> **PROBLEM A**: In the passage on unconditional love, why does the writer say it was harder to believe unconditional love was possible than to believe in an unknowable paradox? Answer in one to three sentences.
> **PROBLEM B**: Duplicate the portion of the passage on unconditional love that opens with the words containing "In my most rational" and closes with "God loves me.".
━━ TEXT SECTION ━━
I will make mistakes and you will make mistakes, yet God is perfect. If we are God, then mistakes do not take away from our perfection. How can that be? 

If I am God and you are God, then the concept of ‘loving thy neighbor as thyself’ has a different flavor. Thy neighbor IS thyself and both of us are God. We are meant to love ourselves and others and God constantly and equally, because they are one and the same and Divine—and therefore perfect. It’s like saying God has unconditional love for us because we are Divine and perfect aspects of God. That equation seems to ring as true as 2+2=4. Both sides are equal and the same. 

Catholic Fr. Vincent Serpa writes, “God does love us unconditionally in that he loves us even in our sins. But he cannot love our sins.” This is the “love the person not their actions” version of “unconditional” love. It represents an attachment to the “good and evil” concept. 

But maybe the way we choose to manipulate the energy around us (the way we choose to live our lives) is not good or bad. Maybe that judgment is irrelevant to God. Maybe God does not have any expectation of how we will use our time in this physical realm, but instead, has a knowledge that all aspects of God will always be aspects of God regardless of how we shift that energy—that no matter what we do, we are still perfect.

We would not put the three in the 2+3=5 equation unless we had a really good reason to believe that the three belonged there. If we were to accept that this paradox of expectations and unconditional love is a faulty equation, what attachment would have caused us to create it?

I think it’s an attachment to conditional love that moves me—and others—create the paradoxical equation. 


In my most rational moments, I don't actually believe God loves one person more than another. I accept that everyone and everything is an aspect of God, and that God loves all aspects of the Universe equally. Therefore, what I do here has nothing to do with how much God loves me.

The first time I considered that idea, I was surprised by a wave of fear. Why would that be a scary thought?

As a small child, I wanted to be loved unconditionally but I learned that love was conditional. I believed my parents were not capable of giving me unconditional love because I was not capable of being "good enough". If I believed unconditional love was possible, I also had to accept that my parents chose not to give it to me. This is harder to accept than to believe there’s an unknowable paradox—which would allow me to never have to look at the situation too closely.

In order to imagine this need for unconditional love being fulfilled, I personified God. I gave God the quality of requiring a condition for love, a quality that actually belonged to my parents. Like many (as my examples above display) I developed an attachment to the belief that "unconditional" love would be given to me if I followed a certain set of rules.


An attachment to this belief has several benefits.
━━━
━━ EXTRACTED INFORMATION ━━
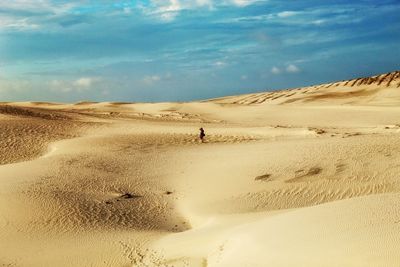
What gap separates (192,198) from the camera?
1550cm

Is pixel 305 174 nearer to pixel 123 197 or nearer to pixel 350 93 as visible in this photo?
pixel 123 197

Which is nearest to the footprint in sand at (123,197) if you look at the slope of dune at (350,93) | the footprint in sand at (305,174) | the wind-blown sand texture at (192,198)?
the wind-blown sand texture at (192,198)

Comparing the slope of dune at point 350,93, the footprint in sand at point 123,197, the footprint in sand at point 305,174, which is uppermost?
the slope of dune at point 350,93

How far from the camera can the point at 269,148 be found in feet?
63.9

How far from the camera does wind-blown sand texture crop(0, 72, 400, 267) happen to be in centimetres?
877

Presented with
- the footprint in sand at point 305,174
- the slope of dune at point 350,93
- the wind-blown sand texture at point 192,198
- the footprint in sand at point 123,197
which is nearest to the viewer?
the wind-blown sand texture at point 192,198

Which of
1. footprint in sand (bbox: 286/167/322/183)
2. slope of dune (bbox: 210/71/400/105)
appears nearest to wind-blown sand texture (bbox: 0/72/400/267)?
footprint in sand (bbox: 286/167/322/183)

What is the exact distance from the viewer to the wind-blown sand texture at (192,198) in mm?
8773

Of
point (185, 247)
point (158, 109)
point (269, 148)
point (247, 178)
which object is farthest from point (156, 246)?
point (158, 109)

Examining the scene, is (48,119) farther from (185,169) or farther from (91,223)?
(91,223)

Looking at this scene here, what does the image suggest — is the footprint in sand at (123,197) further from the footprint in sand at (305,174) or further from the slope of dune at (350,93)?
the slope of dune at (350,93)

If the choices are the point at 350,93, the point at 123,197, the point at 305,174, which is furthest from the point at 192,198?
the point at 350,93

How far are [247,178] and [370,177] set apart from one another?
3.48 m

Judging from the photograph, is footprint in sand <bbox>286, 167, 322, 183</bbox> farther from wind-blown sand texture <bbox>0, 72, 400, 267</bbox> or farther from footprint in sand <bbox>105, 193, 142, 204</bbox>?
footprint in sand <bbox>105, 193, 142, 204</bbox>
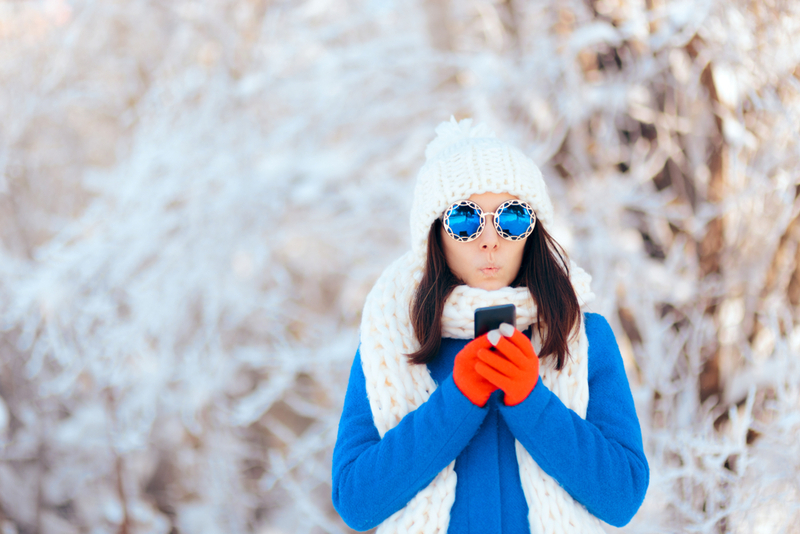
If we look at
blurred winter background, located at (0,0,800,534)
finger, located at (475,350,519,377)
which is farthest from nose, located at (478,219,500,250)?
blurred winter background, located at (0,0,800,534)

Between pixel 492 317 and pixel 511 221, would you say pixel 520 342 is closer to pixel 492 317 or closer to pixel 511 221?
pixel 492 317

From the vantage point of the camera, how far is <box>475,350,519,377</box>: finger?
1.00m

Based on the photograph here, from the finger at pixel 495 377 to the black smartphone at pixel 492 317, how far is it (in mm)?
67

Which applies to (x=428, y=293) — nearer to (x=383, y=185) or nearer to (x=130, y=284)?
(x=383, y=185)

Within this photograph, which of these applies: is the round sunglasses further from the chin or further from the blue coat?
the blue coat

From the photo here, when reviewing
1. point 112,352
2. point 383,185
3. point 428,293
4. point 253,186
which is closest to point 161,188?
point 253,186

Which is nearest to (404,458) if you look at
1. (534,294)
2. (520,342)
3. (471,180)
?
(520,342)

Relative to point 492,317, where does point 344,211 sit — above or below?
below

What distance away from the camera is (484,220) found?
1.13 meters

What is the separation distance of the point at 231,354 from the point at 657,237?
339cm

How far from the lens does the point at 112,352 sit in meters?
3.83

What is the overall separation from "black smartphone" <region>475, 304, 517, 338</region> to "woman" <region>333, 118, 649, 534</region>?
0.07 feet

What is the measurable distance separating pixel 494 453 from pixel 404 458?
━━━
━━ EXTRACTED INFORMATION ━━
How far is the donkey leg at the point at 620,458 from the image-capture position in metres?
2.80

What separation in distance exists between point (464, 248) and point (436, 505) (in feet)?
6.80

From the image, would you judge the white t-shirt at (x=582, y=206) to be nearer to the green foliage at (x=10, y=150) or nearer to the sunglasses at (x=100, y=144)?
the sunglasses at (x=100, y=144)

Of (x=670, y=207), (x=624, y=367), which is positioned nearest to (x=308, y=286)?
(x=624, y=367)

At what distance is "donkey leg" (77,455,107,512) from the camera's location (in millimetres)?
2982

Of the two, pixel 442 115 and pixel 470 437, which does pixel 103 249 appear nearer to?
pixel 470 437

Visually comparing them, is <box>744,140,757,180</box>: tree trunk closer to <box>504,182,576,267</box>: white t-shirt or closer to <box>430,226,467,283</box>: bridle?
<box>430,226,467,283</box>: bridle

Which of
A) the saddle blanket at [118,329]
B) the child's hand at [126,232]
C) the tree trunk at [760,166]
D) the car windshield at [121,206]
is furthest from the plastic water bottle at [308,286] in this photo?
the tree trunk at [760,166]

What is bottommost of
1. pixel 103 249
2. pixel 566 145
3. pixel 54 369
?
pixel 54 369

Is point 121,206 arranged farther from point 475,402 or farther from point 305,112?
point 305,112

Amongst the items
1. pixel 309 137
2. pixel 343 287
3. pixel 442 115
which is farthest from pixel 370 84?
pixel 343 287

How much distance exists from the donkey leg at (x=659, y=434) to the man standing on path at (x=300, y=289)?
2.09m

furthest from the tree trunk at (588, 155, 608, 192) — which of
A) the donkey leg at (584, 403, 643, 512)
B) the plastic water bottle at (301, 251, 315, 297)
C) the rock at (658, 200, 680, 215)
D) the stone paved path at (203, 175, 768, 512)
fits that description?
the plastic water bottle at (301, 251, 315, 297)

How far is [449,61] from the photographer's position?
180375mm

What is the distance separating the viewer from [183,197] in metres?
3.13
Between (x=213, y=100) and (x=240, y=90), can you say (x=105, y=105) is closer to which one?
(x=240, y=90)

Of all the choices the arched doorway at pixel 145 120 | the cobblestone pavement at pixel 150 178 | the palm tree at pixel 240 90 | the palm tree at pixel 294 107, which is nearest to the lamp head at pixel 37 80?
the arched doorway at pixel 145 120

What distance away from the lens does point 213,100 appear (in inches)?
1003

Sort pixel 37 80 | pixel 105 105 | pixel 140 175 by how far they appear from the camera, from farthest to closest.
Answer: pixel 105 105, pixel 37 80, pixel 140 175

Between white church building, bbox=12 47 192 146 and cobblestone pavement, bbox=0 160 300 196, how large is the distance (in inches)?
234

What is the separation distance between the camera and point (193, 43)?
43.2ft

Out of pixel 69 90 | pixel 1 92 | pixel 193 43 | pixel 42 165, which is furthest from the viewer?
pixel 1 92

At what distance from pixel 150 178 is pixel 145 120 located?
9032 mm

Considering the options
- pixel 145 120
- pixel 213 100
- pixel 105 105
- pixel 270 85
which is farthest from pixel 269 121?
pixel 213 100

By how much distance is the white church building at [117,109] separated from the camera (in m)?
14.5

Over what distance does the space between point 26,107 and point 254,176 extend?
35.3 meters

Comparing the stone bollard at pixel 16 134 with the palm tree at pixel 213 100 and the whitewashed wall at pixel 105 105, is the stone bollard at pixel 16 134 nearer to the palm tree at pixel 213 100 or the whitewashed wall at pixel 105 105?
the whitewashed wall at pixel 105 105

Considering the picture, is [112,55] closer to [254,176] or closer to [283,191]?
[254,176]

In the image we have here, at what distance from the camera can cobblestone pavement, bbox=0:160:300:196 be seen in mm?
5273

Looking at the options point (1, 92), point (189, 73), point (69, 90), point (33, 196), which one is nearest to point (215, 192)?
━━━
> **TASK ANSWER A**: If unconditional love was possible, the writer would also have to accept that their parents chose not to give it to them. Believing in an unknowable paradox instead meant never having to look at that situation too closely.

> **TASK ANSWER B**:
In my most rational moments, I don't actually believe God loves one person more than another. I accept that everyone and everything is an aspect of God, and that God loves all aspects of the Universe equally. Therefore, what I do here has nothing to do with how much God loves me.